-- Start Supplied information --

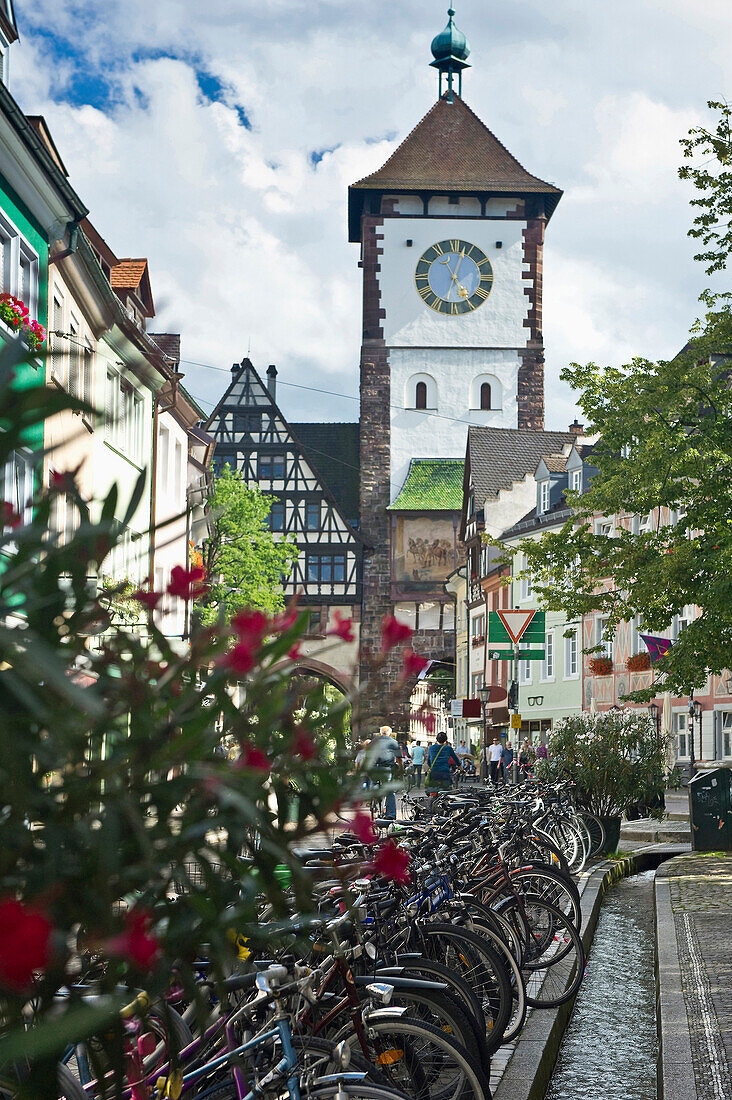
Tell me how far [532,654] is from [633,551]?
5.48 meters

-- End Supplied information --
-- Start Supplied information --

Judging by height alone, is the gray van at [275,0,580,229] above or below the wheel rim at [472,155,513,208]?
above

-- End Supplied information --
-- Start Supplied information --

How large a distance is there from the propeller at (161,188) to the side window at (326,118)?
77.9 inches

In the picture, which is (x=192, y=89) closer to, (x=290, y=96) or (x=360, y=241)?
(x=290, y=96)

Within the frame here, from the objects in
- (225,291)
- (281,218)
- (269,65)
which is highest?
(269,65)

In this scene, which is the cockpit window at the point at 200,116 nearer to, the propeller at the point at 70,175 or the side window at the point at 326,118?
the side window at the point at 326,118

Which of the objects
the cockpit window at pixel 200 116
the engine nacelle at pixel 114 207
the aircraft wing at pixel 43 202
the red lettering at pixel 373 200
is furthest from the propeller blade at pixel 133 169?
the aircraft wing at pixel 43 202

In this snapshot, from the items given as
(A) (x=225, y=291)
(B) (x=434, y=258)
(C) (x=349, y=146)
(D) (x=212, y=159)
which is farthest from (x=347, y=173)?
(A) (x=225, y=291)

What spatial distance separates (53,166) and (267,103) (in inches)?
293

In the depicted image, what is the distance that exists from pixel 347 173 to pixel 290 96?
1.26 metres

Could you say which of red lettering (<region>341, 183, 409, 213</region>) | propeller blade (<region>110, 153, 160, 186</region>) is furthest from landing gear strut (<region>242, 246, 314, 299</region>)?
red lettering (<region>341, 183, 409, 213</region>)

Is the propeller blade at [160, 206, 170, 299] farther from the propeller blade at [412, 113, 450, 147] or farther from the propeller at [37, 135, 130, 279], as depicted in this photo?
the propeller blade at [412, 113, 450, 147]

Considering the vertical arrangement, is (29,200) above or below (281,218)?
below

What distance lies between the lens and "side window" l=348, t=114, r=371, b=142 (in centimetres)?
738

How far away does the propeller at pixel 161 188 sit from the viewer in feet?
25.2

-- End Supplied information --

Locate each line in the listing above that contains the word "blade", and copy those lines.

» Result of this exercise
is furthest from the propeller blade at pixel 133 169?
Could you say which of red lettering (<region>341, 183, 409, 213</region>) | propeller blade (<region>110, 153, 160, 186</region>) is furthest from landing gear strut (<region>242, 246, 314, 299</region>)?
Is the propeller blade at [160, 206, 170, 299] farther from the propeller blade at [412, 113, 450, 147] or farther from the propeller at [37, 135, 130, 279], as depicted in this photo?
the propeller blade at [412, 113, 450, 147]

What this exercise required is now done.